▸ **Excerpt**
********************
Allahabad High Court

Union Of India vs Gyanendra Pratap Singh on 17 February, 2020

Author: Jaspreet Singh

Bench: Jaspreet Singh





HIGH COURT OF JUDICATURE AT ALLAHABAD, LUCKNOW BENCH
 
 

Court No. - 6
 

 
(1) Case :- FIRST APPEAL FROM ORDER No. - 217 of 1999
 
Appellant :- Union of India
 
Respondent :- Gyanendra Pratap Singh
 
Counsel for Appellant :- Anil Kumar Srivastava,Mandeep Kumar Mishra,Pankaj Srivastava
 
Counsel for Respondent :- S.C. Pandey,Ajit Singh,Saharsh
 
				Connected with
 

 
(2) Case :- FIRST APPEAL FROM ORDER No. - 234 of 1999
 
Appellant :- Union of India
 
Respondent :- Gyanendra Pratap
 
Counsel for Appellant :- Anil Srivastava,Mandeep Kumar Mishra,Pankaj Srivastava,Ved Prakash
 
Counsel for Respondent :- S.C. Pandey,Ajit Singh,Saharsh
 

 
(3) Case :- FIRST APPEAL FROM ORDER No. - 232 of 1999
 
Appellant :- Union of India
 
Respondent :- G.P.Singh
 
Counsel for Appellant :- Anil Srivastava,Mandeep Kumar Mishra,Pankaj Srivastava,Ved Prakash
 
Counsel for Respondent :- S.C.Pandey,Ajit Singh,Saharsh
 

 
(4) Case :- FIRST APPEAL FROM ORDER No. - 218 of 1999
 
Appellant :- Union of India
 
Respondent :- Gyanendra Pratap Singh
 
Counsel for Appellant :- Anil Kumar Srivastava,Mandeep Kumar Mishra,Pankaj Srivastava,Ved Prakash
 
Counsel for Respondent :- S.C. Pandey,Ajit Singh,Saharsh
 

 
(5) Case :- FIRST APPEAL FROM ORDER No. - 233 of 1999
 
Appellant :- Union of India
 
Respondent :- G.P.Singh
 
Counsel for Appellant :- Anil Srivastava,Mandeep Kumar Mishra,Pankaj Srivastava,Ved Prakash
 
Counsel for Respondent :- S.C.Pandey,Ajit Singh,Saharsh
 

 
Hon'ble Jaspreet Singh,J.
 

Heard Shri Mandeep Kumar Mishra, learned counsel for the appellants.

None has put in appearance on behalf of the respondents, accordingly the appeals have been heard in their absence.

These are a batch of five appeals which involved similar questions of law and fact and accordingly are being decided by this common judgment.

The facts are being noted from FAFO No.217 of 1999.

The claimant-respondents instituted five claim petitions before the Railway Claims Tribunal at Lucknow Bench. In all of the five cases, the contention of the claimant-respondent was that on account of negligence of the railways and its employees, the consignment consisting of cement bags was damaged for which the cases for compensation and loss were instituted.
********************
Reproduce the court judgment above word for word, from "The claimant-respondents instituted" up to and including "loss were instituted.".
********************
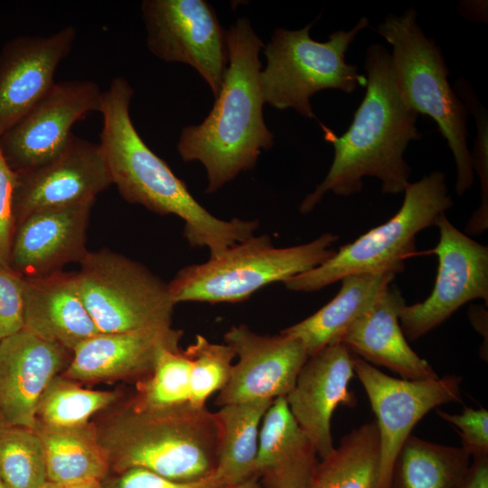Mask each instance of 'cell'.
Returning <instances> with one entry per match:
<instances>
[{
  "label": "cell",
  "instance_id": "obj_32",
  "mask_svg": "<svg viewBox=\"0 0 488 488\" xmlns=\"http://www.w3.org/2000/svg\"><path fill=\"white\" fill-rule=\"evenodd\" d=\"M184 352L191 361L190 405L195 408H205L207 399L227 384L235 352L227 343H214L198 334Z\"/></svg>",
  "mask_w": 488,
  "mask_h": 488
},
{
  "label": "cell",
  "instance_id": "obj_15",
  "mask_svg": "<svg viewBox=\"0 0 488 488\" xmlns=\"http://www.w3.org/2000/svg\"><path fill=\"white\" fill-rule=\"evenodd\" d=\"M111 184L99 145L73 135L58 157L17 174L15 222L42 210L94 202L96 196Z\"/></svg>",
  "mask_w": 488,
  "mask_h": 488
},
{
  "label": "cell",
  "instance_id": "obj_31",
  "mask_svg": "<svg viewBox=\"0 0 488 488\" xmlns=\"http://www.w3.org/2000/svg\"><path fill=\"white\" fill-rule=\"evenodd\" d=\"M191 361L181 349L164 350L152 373L137 383L133 401L152 409H172L190 405Z\"/></svg>",
  "mask_w": 488,
  "mask_h": 488
},
{
  "label": "cell",
  "instance_id": "obj_13",
  "mask_svg": "<svg viewBox=\"0 0 488 488\" xmlns=\"http://www.w3.org/2000/svg\"><path fill=\"white\" fill-rule=\"evenodd\" d=\"M102 92L91 80L55 82L0 136V151L9 166L18 174L58 157L73 136V125L89 112H100Z\"/></svg>",
  "mask_w": 488,
  "mask_h": 488
},
{
  "label": "cell",
  "instance_id": "obj_24",
  "mask_svg": "<svg viewBox=\"0 0 488 488\" xmlns=\"http://www.w3.org/2000/svg\"><path fill=\"white\" fill-rule=\"evenodd\" d=\"M395 277L390 272L348 275L340 280L341 288L330 302L280 333L298 339L308 356L340 343L346 329L375 303Z\"/></svg>",
  "mask_w": 488,
  "mask_h": 488
},
{
  "label": "cell",
  "instance_id": "obj_40",
  "mask_svg": "<svg viewBox=\"0 0 488 488\" xmlns=\"http://www.w3.org/2000/svg\"><path fill=\"white\" fill-rule=\"evenodd\" d=\"M65 488H105L102 482L99 480L84 481L70 485L65 486Z\"/></svg>",
  "mask_w": 488,
  "mask_h": 488
},
{
  "label": "cell",
  "instance_id": "obj_29",
  "mask_svg": "<svg viewBox=\"0 0 488 488\" xmlns=\"http://www.w3.org/2000/svg\"><path fill=\"white\" fill-rule=\"evenodd\" d=\"M117 391L93 390L80 387L61 374L54 377L37 405L36 424L52 427H71L90 422L99 411L116 404Z\"/></svg>",
  "mask_w": 488,
  "mask_h": 488
},
{
  "label": "cell",
  "instance_id": "obj_39",
  "mask_svg": "<svg viewBox=\"0 0 488 488\" xmlns=\"http://www.w3.org/2000/svg\"><path fill=\"white\" fill-rule=\"evenodd\" d=\"M221 488H267L258 478L251 476L242 482L223 485Z\"/></svg>",
  "mask_w": 488,
  "mask_h": 488
},
{
  "label": "cell",
  "instance_id": "obj_20",
  "mask_svg": "<svg viewBox=\"0 0 488 488\" xmlns=\"http://www.w3.org/2000/svg\"><path fill=\"white\" fill-rule=\"evenodd\" d=\"M93 202L35 211L16 224L9 266L24 277L46 276L88 253L87 228Z\"/></svg>",
  "mask_w": 488,
  "mask_h": 488
},
{
  "label": "cell",
  "instance_id": "obj_25",
  "mask_svg": "<svg viewBox=\"0 0 488 488\" xmlns=\"http://www.w3.org/2000/svg\"><path fill=\"white\" fill-rule=\"evenodd\" d=\"M43 451L47 481L63 486L102 481L110 473L95 423L71 427L36 424L34 429Z\"/></svg>",
  "mask_w": 488,
  "mask_h": 488
},
{
  "label": "cell",
  "instance_id": "obj_8",
  "mask_svg": "<svg viewBox=\"0 0 488 488\" xmlns=\"http://www.w3.org/2000/svg\"><path fill=\"white\" fill-rule=\"evenodd\" d=\"M314 22L296 31L276 29L265 47L267 66L260 72L265 103L294 108L309 119L315 118L310 99L316 92L334 89L352 93L367 84L358 67L347 63L345 53L369 20L361 17L351 30L333 32L323 42L310 36Z\"/></svg>",
  "mask_w": 488,
  "mask_h": 488
},
{
  "label": "cell",
  "instance_id": "obj_14",
  "mask_svg": "<svg viewBox=\"0 0 488 488\" xmlns=\"http://www.w3.org/2000/svg\"><path fill=\"white\" fill-rule=\"evenodd\" d=\"M224 341L234 350L238 361L218 392L215 403L220 407L286 397L308 358L298 339L282 333L258 334L245 324L230 327Z\"/></svg>",
  "mask_w": 488,
  "mask_h": 488
},
{
  "label": "cell",
  "instance_id": "obj_27",
  "mask_svg": "<svg viewBox=\"0 0 488 488\" xmlns=\"http://www.w3.org/2000/svg\"><path fill=\"white\" fill-rule=\"evenodd\" d=\"M380 436L375 420L345 435L317 463L306 488H378Z\"/></svg>",
  "mask_w": 488,
  "mask_h": 488
},
{
  "label": "cell",
  "instance_id": "obj_22",
  "mask_svg": "<svg viewBox=\"0 0 488 488\" xmlns=\"http://www.w3.org/2000/svg\"><path fill=\"white\" fill-rule=\"evenodd\" d=\"M23 295V329L33 334L72 352L100 333L81 300L75 274L24 277Z\"/></svg>",
  "mask_w": 488,
  "mask_h": 488
},
{
  "label": "cell",
  "instance_id": "obj_38",
  "mask_svg": "<svg viewBox=\"0 0 488 488\" xmlns=\"http://www.w3.org/2000/svg\"><path fill=\"white\" fill-rule=\"evenodd\" d=\"M456 488H488V456L474 458Z\"/></svg>",
  "mask_w": 488,
  "mask_h": 488
},
{
  "label": "cell",
  "instance_id": "obj_35",
  "mask_svg": "<svg viewBox=\"0 0 488 488\" xmlns=\"http://www.w3.org/2000/svg\"><path fill=\"white\" fill-rule=\"evenodd\" d=\"M436 414L456 427L462 448L470 457L488 456V411L465 407L459 414H450L437 409Z\"/></svg>",
  "mask_w": 488,
  "mask_h": 488
},
{
  "label": "cell",
  "instance_id": "obj_42",
  "mask_svg": "<svg viewBox=\"0 0 488 488\" xmlns=\"http://www.w3.org/2000/svg\"><path fill=\"white\" fill-rule=\"evenodd\" d=\"M0 488H8V487L0 480Z\"/></svg>",
  "mask_w": 488,
  "mask_h": 488
},
{
  "label": "cell",
  "instance_id": "obj_12",
  "mask_svg": "<svg viewBox=\"0 0 488 488\" xmlns=\"http://www.w3.org/2000/svg\"><path fill=\"white\" fill-rule=\"evenodd\" d=\"M435 226L439 230L436 279L424 301L404 305L399 323L407 339L416 341L447 320L465 304L488 301V248L455 228L442 213Z\"/></svg>",
  "mask_w": 488,
  "mask_h": 488
},
{
  "label": "cell",
  "instance_id": "obj_7",
  "mask_svg": "<svg viewBox=\"0 0 488 488\" xmlns=\"http://www.w3.org/2000/svg\"><path fill=\"white\" fill-rule=\"evenodd\" d=\"M399 210L388 221L335 250L320 266L284 282L291 291L314 292L343 277L358 273L395 275L416 252V236L434 226L436 219L452 207L445 175L434 171L406 187Z\"/></svg>",
  "mask_w": 488,
  "mask_h": 488
},
{
  "label": "cell",
  "instance_id": "obj_3",
  "mask_svg": "<svg viewBox=\"0 0 488 488\" xmlns=\"http://www.w3.org/2000/svg\"><path fill=\"white\" fill-rule=\"evenodd\" d=\"M228 66L215 103L199 125L185 127L177 150L184 162H201L212 193L241 172L252 170L274 145L263 117L259 52L264 47L247 18L227 31Z\"/></svg>",
  "mask_w": 488,
  "mask_h": 488
},
{
  "label": "cell",
  "instance_id": "obj_6",
  "mask_svg": "<svg viewBox=\"0 0 488 488\" xmlns=\"http://www.w3.org/2000/svg\"><path fill=\"white\" fill-rule=\"evenodd\" d=\"M333 233L296 246L277 248L268 235L251 236L206 262L180 269L168 283L176 304L239 303L258 289L309 271L335 253Z\"/></svg>",
  "mask_w": 488,
  "mask_h": 488
},
{
  "label": "cell",
  "instance_id": "obj_37",
  "mask_svg": "<svg viewBox=\"0 0 488 488\" xmlns=\"http://www.w3.org/2000/svg\"><path fill=\"white\" fill-rule=\"evenodd\" d=\"M16 184L17 174L9 166L0 151V266H9L16 227L14 207Z\"/></svg>",
  "mask_w": 488,
  "mask_h": 488
},
{
  "label": "cell",
  "instance_id": "obj_41",
  "mask_svg": "<svg viewBox=\"0 0 488 488\" xmlns=\"http://www.w3.org/2000/svg\"><path fill=\"white\" fill-rule=\"evenodd\" d=\"M41 488H65V486L47 481Z\"/></svg>",
  "mask_w": 488,
  "mask_h": 488
},
{
  "label": "cell",
  "instance_id": "obj_10",
  "mask_svg": "<svg viewBox=\"0 0 488 488\" xmlns=\"http://www.w3.org/2000/svg\"><path fill=\"white\" fill-rule=\"evenodd\" d=\"M148 49L166 62L192 66L216 98L228 66L227 31L204 0H145Z\"/></svg>",
  "mask_w": 488,
  "mask_h": 488
},
{
  "label": "cell",
  "instance_id": "obj_33",
  "mask_svg": "<svg viewBox=\"0 0 488 488\" xmlns=\"http://www.w3.org/2000/svg\"><path fill=\"white\" fill-rule=\"evenodd\" d=\"M459 99L465 104L476 123V137L471 153L473 170H475L481 184V203L470 217L465 231L482 234L488 228V118L485 108L464 79L455 84Z\"/></svg>",
  "mask_w": 488,
  "mask_h": 488
},
{
  "label": "cell",
  "instance_id": "obj_26",
  "mask_svg": "<svg viewBox=\"0 0 488 488\" xmlns=\"http://www.w3.org/2000/svg\"><path fill=\"white\" fill-rule=\"evenodd\" d=\"M272 401L232 403L213 412L218 428L214 474L224 485L254 476L260 426Z\"/></svg>",
  "mask_w": 488,
  "mask_h": 488
},
{
  "label": "cell",
  "instance_id": "obj_17",
  "mask_svg": "<svg viewBox=\"0 0 488 488\" xmlns=\"http://www.w3.org/2000/svg\"><path fill=\"white\" fill-rule=\"evenodd\" d=\"M63 346L23 329L0 341V424L34 429L41 396L68 365Z\"/></svg>",
  "mask_w": 488,
  "mask_h": 488
},
{
  "label": "cell",
  "instance_id": "obj_2",
  "mask_svg": "<svg viewBox=\"0 0 488 488\" xmlns=\"http://www.w3.org/2000/svg\"><path fill=\"white\" fill-rule=\"evenodd\" d=\"M134 89L123 77L102 92L103 125L99 144L112 184L128 202L160 215L183 221V237L192 247L207 248L214 258L254 235L258 221L219 219L191 194L186 184L155 155L137 133L129 107Z\"/></svg>",
  "mask_w": 488,
  "mask_h": 488
},
{
  "label": "cell",
  "instance_id": "obj_1",
  "mask_svg": "<svg viewBox=\"0 0 488 488\" xmlns=\"http://www.w3.org/2000/svg\"><path fill=\"white\" fill-rule=\"evenodd\" d=\"M366 92L348 130L338 136L320 123L324 139L334 148L332 165L316 188L299 206L310 212L328 192L339 196L359 193L363 178H378L381 192L397 194L409 184L411 168L404 153L421 138L418 114L402 99L392 74L390 53L380 43L370 45L365 56Z\"/></svg>",
  "mask_w": 488,
  "mask_h": 488
},
{
  "label": "cell",
  "instance_id": "obj_9",
  "mask_svg": "<svg viewBox=\"0 0 488 488\" xmlns=\"http://www.w3.org/2000/svg\"><path fill=\"white\" fill-rule=\"evenodd\" d=\"M75 274L81 300L102 333L172 326L168 284L124 255L88 251Z\"/></svg>",
  "mask_w": 488,
  "mask_h": 488
},
{
  "label": "cell",
  "instance_id": "obj_16",
  "mask_svg": "<svg viewBox=\"0 0 488 488\" xmlns=\"http://www.w3.org/2000/svg\"><path fill=\"white\" fill-rule=\"evenodd\" d=\"M353 376L352 353L342 343H332L308 356L286 397L291 414L321 458L334 449L331 420L335 408L356 405L349 389Z\"/></svg>",
  "mask_w": 488,
  "mask_h": 488
},
{
  "label": "cell",
  "instance_id": "obj_30",
  "mask_svg": "<svg viewBox=\"0 0 488 488\" xmlns=\"http://www.w3.org/2000/svg\"><path fill=\"white\" fill-rule=\"evenodd\" d=\"M0 480L8 488H41L47 482L42 444L33 429L0 424Z\"/></svg>",
  "mask_w": 488,
  "mask_h": 488
},
{
  "label": "cell",
  "instance_id": "obj_23",
  "mask_svg": "<svg viewBox=\"0 0 488 488\" xmlns=\"http://www.w3.org/2000/svg\"><path fill=\"white\" fill-rule=\"evenodd\" d=\"M317 453L290 412L286 397L275 399L259 430L254 476L267 488H306Z\"/></svg>",
  "mask_w": 488,
  "mask_h": 488
},
{
  "label": "cell",
  "instance_id": "obj_18",
  "mask_svg": "<svg viewBox=\"0 0 488 488\" xmlns=\"http://www.w3.org/2000/svg\"><path fill=\"white\" fill-rule=\"evenodd\" d=\"M77 33L68 25L48 36H20L0 52V136L22 118L53 86L59 64Z\"/></svg>",
  "mask_w": 488,
  "mask_h": 488
},
{
  "label": "cell",
  "instance_id": "obj_34",
  "mask_svg": "<svg viewBox=\"0 0 488 488\" xmlns=\"http://www.w3.org/2000/svg\"><path fill=\"white\" fill-rule=\"evenodd\" d=\"M24 277L10 266H0V341L24 328Z\"/></svg>",
  "mask_w": 488,
  "mask_h": 488
},
{
  "label": "cell",
  "instance_id": "obj_36",
  "mask_svg": "<svg viewBox=\"0 0 488 488\" xmlns=\"http://www.w3.org/2000/svg\"><path fill=\"white\" fill-rule=\"evenodd\" d=\"M101 482L105 488H221L224 485L215 474L194 481L177 482L141 468L109 474Z\"/></svg>",
  "mask_w": 488,
  "mask_h": 488
},
{
  "label": "cell",
  "instance_id": "obj_28",
  "mask_svg": "<svg viewBox=\"0 0 488 488\" xmlns=\"http://www.w3.org/2000/svg\"><path fill=\"white\" fill-rule=\"evenodd\" d=\"M470 464L462 447L410 435L396 457L390 488H456Z\"/></svg>",
  "mask_w": 488,
  "mask_h": 488
},
{
  "label": "cell",
  "instance_id": "obj_5",
  "mask_svg": "<svg viewBox=\"0 0 488 488\" xmlns=\"http://www.w3.org/2000/svg\"><path fill=\"white\" fill-rule=\"evenodd\" d=\"M376 32L392 46L391 70L402 99L418 114L435 120L446 140L456 166L455 192L463 195L474 183L468 110L449 84L441 50L418 24L414 8L399 16L388 15Z\"/></svg>",
  "mask_w": 488,
  "mask_h": 488
},
{
  "label": "cell",
  "instance_id": "obj_4",
  "mask_svg": "<svg viewBox=\"0 0 488 488\" xmlns=\"http://www.w3.org/2000/svg\"><path fill=\"white\" fill-rule=\"evenodd\" d=\"M95 425L109 474L141 468L189 482L215 472L218 428L206 407L152 409L130 399Z\"/></svg>",
  "mask_w": 488,
  "mask_h": 488
},
{
  "label": "cell",
  "instance_id": "obj_11",
  "mask_svg": "<svg viewBox=\"0 0 488 488\" xmlns=\"http://www.w3.org/2000/svg\"><path fill=\"white\" fill-rule=\"evenodd\" d=\"M352 365L376 416L380 445L378 488H390L396 457L412 429L435 408L462 400V378L451 374L427 380L398 379L354 354Z\"/></svg>",
  "mask_w": 488,
  "mask_h": 488
},
{
  "label": "cell",
  "instance_id": "obj_19",
  "mask_svg": "<svg viewBox=\"0 0 488 488\" xmlns=\"http://www.w3.org/2000/svg\"><path fill=\"white\" fill-rule=\"evenodd\" d=\"M183 331L173 326L99 333L79 344L61 372L75 381L135 380L153 371L160 354L180 349Z\"/></svg>",
  "mask_w": 488,
  "mask_h": 488
},
{
  "label": "cell",
  "instance_id": "obj_21",
  "mask_svg": "<svg viewBox=\"0 0 488 488\" xmlns=\"http://www.w3.org/2000/svg\"><path fill=\"white\" fill-rule=\"evenodd\" d=\"M406 305L399 290L391 285L375 303L344 332L340 343L372 365L383 366L401 379L427 380L439 376L409 346L399 323Z\"/></svg>",
  "mask_w": 488,
  "mask_h": 488
}]
</instances>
********************
▸ **Output below**
The claimant-respondents instituted five claim petitions before the Railway Claims Tribunal at Lucknow Bench. In all of the five cases, the contention of the claimant-respondent was that on account of negligence of the railways and its employees, the consignment consisting of cement bags was damaged for which the cases for compensation and loss were instituted.